TASK INSTRUCTIONS =
1 – Decide whether each statement below agrees with the family-law text. Answer yes or no for each, and quote the deciding words of the text. (a) Child support may be modified retroactively. (b) A parenting plan that alternates primary custody annually and automatically is permissible. (c) Bob Bordett is a Registered Mediator with the Georgia Commission on Dispute Resolution.
2 – Reproduce the stretch of the family-law text from "5. Child support" through "Standards and the Association of Divorce Financial Planners.".

PROVIDED TEXT below:

3. A parent’s visitation may not be changed automatically based on a future event, including the determination of a therapist, without any additional judicial scrutiny.[4]  But see number one above, that allows the change to be tied to a readily identifiable time and event.

4. A parenting plan that alternates primary custody annually and automatically, is a self-executing provision for modification of custody and is not permissible or valid.[5]

5. Child support may only be modified prospectively.[6]

6. An agreement may contain self-executing provisions for the modification of child support, if the modified child support amount falls within the Georgia Child Support Guidelines.[7]

About The Authors:

Robert D.Bordett, CFP, CDFA - A Certified Financial Planner and Certified Divorce Financial Analyst™, Bob Bordett has long helped couples, families and businesses make sound financial decisions through Alternative Dispute Resolution methods. Bob serves in the capacity of financial neutral and is a Registered Mediator and Registered Arbitrator with the Georgia Commission on Dispute Resolution. He currently is serving on the board of Professional Mediator Board of Standards and the Association of Divorce Financial Planners.

In addition to his collaborative and mediation practice, Bob is also Senior Vice President of Consolidated Planning Corporation, and a member of both the Academy of Professional Family Mediators and the Association of Divorce Financial Planners. He is also active with the International Academy of Collaborative Professionals, having served on their board as well.

End of PROVIDED TEXT.
DATA SUPPLIED below:

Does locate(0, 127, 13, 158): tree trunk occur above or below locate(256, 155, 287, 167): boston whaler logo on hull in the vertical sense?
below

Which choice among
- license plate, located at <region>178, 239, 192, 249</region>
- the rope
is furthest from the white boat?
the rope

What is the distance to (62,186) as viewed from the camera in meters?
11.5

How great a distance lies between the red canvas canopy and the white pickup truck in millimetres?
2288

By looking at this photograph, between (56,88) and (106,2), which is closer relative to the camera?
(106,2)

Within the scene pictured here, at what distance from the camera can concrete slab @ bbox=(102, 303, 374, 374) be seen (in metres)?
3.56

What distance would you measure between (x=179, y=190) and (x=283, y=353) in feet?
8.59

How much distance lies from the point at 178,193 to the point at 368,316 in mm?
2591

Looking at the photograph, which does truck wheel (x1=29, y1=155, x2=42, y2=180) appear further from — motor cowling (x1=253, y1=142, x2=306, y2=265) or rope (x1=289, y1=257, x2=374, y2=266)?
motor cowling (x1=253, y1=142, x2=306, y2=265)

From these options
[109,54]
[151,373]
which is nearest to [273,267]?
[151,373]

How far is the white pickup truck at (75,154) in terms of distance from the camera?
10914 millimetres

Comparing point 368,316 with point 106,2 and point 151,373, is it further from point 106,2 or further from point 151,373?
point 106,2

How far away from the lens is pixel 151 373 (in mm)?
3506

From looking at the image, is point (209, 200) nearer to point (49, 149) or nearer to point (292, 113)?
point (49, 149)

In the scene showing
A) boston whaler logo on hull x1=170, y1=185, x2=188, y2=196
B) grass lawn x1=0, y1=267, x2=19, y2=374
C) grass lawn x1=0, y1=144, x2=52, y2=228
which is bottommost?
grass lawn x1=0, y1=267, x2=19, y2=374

End of DATA SUPPLIED.

LIST OF ANSWERS =
1 –
(a) No: "Child support may only be modified prospectively."
(b) No: "is a self-executing provision for modification of custody and is not permissible or valid."
(c) Yes: "is a Registered Mediator and Registered Arbitrator with the Georgia Commission on Dispute Resolution."

2 –
5. Child support may only be modified prospectively.[6]

6. An agreement may contain self-executing provisions for the modification of child support, if the modified child support amount falls within the Georgia Child Support Guidelines.[7]

About The Authors:

Robert D.Bordett, CFP, CDFA - A Certified Financial Planner and Certified Divorce Financial Analyst™, Bob Bordett has long helped couples, families and businesses make sound financial decisions through Alternative Dispute Resolution methods. Bob serves in the capacity of financial neutral and is a Registered Mediator and Registered Arbitrator with the Georgia Commission on Dispute Resolution. He currently is serving on the board of Professional Mediator Board of Standards and the Association of Divorce Financial Planners.